>> begin Dataset

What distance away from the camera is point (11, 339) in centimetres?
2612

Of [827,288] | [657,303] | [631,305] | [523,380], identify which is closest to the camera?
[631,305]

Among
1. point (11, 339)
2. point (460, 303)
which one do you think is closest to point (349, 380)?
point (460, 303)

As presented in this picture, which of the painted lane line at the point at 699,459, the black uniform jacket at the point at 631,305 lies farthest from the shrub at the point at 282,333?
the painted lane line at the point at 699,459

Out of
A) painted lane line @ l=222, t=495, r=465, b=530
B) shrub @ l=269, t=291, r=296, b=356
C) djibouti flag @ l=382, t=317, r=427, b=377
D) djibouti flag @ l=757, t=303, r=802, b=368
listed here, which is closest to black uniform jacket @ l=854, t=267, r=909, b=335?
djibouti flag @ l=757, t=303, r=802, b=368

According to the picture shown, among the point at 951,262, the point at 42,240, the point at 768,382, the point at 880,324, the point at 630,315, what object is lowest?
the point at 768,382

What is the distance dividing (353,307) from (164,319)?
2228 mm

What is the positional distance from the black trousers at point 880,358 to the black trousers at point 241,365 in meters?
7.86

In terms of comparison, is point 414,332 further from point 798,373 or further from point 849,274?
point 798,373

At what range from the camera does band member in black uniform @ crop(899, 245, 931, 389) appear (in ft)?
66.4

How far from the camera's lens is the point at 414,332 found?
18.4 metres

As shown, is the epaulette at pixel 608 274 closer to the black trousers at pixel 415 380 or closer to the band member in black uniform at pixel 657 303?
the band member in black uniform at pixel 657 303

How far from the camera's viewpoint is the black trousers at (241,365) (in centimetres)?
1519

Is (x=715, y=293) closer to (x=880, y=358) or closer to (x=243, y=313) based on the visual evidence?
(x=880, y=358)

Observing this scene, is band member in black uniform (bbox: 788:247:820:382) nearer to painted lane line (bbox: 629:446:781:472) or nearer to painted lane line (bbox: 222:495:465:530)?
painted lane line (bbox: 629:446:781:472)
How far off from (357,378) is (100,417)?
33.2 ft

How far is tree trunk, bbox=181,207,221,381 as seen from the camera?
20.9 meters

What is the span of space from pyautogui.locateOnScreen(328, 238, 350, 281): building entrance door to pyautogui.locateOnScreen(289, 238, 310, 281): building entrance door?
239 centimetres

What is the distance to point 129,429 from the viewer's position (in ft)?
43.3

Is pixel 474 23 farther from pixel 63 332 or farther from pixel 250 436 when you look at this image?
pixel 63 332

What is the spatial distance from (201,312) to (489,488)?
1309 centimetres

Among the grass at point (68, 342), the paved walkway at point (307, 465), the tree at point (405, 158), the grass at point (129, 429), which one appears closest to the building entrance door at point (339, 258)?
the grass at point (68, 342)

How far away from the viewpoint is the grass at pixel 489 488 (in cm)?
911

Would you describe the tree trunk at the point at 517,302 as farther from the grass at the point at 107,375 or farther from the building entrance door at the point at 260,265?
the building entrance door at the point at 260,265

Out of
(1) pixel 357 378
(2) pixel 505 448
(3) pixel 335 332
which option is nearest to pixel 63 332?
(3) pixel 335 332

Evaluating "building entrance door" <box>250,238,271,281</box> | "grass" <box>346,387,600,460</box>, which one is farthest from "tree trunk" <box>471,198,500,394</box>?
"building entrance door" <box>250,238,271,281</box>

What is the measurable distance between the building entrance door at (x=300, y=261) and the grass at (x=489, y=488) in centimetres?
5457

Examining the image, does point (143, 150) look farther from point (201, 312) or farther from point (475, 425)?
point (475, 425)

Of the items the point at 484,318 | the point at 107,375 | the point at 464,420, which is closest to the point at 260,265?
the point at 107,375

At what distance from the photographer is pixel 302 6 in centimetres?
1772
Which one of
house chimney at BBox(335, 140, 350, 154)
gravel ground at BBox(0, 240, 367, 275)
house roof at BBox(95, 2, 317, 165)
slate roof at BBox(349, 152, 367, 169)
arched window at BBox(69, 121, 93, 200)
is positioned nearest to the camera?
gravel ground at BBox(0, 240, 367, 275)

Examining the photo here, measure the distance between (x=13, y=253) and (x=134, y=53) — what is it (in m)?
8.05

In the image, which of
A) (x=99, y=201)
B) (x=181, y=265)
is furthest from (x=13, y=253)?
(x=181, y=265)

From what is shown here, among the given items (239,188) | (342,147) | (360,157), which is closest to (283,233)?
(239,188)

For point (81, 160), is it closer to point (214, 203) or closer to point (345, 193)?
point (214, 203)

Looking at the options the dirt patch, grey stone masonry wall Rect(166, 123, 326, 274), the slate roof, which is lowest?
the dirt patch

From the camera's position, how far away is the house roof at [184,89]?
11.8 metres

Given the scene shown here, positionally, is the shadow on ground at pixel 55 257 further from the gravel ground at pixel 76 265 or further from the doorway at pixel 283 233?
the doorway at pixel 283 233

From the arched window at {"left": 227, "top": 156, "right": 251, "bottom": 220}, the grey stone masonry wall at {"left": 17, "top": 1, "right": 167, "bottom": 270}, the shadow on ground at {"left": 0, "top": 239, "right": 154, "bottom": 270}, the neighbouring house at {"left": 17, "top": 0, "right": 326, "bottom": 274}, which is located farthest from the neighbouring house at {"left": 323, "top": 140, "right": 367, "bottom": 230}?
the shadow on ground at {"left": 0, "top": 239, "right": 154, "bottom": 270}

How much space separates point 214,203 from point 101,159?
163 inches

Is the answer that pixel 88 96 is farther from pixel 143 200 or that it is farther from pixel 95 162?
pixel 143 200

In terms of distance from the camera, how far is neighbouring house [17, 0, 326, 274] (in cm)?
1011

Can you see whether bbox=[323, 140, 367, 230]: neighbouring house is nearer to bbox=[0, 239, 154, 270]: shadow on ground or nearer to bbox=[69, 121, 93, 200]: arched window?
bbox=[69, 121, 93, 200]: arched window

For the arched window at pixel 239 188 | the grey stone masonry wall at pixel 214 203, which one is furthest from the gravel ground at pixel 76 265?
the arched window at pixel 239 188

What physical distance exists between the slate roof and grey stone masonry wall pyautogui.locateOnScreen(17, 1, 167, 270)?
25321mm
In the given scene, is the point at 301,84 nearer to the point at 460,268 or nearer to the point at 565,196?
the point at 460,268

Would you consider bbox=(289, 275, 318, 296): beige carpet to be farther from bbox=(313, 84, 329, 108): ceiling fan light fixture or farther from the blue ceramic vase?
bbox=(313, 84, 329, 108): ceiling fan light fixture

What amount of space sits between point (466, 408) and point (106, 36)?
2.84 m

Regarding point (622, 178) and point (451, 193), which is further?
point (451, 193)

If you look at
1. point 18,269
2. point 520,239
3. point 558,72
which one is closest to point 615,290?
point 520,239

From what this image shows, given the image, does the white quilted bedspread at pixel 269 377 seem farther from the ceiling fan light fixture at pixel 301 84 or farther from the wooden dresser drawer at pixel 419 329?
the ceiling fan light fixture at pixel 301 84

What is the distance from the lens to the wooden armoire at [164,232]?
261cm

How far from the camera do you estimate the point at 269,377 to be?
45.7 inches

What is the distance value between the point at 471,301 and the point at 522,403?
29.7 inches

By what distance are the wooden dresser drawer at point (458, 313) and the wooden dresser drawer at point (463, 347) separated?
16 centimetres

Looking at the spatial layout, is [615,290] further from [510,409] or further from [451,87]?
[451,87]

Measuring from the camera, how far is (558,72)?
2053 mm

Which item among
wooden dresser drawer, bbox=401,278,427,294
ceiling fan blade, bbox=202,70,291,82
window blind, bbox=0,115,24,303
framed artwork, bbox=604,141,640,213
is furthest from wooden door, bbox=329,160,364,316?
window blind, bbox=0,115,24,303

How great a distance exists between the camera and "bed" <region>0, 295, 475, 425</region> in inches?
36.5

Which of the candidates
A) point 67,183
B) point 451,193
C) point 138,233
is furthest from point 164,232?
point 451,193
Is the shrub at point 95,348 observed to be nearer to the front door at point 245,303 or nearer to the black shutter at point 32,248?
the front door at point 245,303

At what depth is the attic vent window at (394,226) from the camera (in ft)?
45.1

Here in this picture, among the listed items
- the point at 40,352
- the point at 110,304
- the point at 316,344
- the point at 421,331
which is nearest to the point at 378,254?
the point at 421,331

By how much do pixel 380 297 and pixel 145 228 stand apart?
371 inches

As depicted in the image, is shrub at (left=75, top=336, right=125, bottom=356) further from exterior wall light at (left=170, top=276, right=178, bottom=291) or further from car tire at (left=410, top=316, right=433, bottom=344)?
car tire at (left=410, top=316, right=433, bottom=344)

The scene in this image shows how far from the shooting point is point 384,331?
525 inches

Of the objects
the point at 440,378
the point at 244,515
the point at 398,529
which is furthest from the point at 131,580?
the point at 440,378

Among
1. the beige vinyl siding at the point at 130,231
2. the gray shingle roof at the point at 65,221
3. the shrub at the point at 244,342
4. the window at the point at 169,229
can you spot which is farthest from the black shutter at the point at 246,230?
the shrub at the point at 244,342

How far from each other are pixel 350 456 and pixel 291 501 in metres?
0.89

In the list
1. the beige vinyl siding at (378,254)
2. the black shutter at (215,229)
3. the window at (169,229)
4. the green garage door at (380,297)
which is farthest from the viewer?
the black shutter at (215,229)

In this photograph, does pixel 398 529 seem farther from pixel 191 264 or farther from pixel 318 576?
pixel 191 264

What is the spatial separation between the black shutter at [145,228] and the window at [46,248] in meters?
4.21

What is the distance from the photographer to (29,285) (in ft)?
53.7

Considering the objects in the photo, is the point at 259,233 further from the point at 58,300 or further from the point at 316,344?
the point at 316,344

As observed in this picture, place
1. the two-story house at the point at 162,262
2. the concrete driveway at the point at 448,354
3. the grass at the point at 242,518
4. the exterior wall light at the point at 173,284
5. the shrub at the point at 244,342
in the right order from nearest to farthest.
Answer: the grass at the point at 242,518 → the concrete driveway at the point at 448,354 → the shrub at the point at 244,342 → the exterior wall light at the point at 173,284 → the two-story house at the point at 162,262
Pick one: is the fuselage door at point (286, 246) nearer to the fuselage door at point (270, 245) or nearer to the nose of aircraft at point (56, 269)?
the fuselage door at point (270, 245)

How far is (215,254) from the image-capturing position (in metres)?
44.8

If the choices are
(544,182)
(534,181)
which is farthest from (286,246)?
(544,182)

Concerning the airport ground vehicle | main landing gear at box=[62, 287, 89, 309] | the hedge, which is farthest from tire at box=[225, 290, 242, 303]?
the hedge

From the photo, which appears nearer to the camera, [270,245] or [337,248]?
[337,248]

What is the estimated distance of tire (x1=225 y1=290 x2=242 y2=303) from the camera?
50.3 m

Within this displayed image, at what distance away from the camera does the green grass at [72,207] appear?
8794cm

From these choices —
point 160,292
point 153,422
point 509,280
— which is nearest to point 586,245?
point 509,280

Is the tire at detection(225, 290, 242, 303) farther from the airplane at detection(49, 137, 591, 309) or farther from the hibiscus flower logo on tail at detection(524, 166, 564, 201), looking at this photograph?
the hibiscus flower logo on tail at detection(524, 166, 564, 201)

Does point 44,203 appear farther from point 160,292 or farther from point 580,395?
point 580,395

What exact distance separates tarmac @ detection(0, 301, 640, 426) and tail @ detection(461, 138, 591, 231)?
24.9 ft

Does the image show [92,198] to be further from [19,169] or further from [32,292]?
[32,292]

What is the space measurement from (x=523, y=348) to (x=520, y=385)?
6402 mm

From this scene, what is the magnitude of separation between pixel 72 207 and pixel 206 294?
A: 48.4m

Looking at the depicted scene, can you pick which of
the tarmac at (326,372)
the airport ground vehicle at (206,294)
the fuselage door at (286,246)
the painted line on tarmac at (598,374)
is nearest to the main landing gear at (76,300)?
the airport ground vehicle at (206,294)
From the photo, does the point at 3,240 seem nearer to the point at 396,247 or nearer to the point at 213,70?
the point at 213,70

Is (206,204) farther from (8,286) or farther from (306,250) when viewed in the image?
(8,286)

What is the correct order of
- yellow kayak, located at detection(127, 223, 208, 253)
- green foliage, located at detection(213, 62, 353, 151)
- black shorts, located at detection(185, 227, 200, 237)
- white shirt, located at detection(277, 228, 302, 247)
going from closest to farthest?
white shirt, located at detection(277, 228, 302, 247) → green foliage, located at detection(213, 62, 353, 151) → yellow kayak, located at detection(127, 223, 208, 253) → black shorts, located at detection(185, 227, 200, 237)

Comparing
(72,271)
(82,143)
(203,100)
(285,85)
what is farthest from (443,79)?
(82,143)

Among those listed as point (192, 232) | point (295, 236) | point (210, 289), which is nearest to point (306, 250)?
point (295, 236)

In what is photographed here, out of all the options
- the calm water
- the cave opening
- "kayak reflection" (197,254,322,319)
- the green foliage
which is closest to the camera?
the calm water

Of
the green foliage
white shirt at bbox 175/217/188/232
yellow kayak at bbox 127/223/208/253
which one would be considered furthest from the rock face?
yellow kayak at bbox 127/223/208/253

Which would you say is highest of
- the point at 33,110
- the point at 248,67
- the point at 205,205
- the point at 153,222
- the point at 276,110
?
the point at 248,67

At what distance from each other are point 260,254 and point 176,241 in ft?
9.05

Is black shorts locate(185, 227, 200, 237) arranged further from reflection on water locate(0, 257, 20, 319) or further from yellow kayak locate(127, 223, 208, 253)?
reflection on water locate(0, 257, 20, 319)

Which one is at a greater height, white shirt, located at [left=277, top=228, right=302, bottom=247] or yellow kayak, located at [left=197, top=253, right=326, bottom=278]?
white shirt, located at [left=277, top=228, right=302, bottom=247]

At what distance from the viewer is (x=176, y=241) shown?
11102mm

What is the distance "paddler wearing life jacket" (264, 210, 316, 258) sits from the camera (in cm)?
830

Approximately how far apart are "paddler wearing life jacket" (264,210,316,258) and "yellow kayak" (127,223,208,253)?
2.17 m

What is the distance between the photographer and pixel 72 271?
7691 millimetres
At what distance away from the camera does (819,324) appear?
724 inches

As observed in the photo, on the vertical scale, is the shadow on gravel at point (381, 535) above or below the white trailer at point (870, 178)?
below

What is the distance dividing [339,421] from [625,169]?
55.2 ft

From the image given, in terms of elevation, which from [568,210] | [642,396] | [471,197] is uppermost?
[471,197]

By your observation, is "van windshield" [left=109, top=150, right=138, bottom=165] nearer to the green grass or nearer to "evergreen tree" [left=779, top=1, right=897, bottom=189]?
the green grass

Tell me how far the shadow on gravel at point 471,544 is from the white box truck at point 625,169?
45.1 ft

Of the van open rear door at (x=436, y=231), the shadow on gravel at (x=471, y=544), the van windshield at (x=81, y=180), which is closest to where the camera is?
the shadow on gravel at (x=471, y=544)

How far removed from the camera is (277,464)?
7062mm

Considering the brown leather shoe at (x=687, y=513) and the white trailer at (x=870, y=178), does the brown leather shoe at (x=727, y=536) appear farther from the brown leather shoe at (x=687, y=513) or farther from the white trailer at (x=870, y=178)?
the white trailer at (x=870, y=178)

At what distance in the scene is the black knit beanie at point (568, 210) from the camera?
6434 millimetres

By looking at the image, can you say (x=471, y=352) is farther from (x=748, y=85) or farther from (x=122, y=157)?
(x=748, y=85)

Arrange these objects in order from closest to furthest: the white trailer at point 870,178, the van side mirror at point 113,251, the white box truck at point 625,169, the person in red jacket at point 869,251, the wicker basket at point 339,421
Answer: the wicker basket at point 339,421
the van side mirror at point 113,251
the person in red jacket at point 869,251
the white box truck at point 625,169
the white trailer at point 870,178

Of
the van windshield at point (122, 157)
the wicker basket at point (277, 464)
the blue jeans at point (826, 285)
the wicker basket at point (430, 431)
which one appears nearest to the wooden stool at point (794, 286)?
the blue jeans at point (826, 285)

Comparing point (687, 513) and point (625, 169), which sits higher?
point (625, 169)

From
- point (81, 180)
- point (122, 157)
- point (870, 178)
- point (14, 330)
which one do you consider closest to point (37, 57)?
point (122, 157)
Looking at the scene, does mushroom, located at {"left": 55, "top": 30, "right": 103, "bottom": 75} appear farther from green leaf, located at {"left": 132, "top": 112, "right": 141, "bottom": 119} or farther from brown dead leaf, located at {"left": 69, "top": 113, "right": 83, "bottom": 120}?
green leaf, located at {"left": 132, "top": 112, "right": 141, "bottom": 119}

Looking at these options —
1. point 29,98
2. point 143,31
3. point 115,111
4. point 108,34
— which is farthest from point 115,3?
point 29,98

>> end Dataset

▶ _Work to be completed_: Pull out every line above that contains the word "depicted".

▶ _Response_:
As depicted in the image, is shrub at (left=75, top=336, right=125, bottom=356) further from exterior wall light at (left=170, top=276, right=178, bottom=291) or further from car tire at (left=410, top=316, right=433, bottom=344)?
Looking at the depicted scene, can you pick which of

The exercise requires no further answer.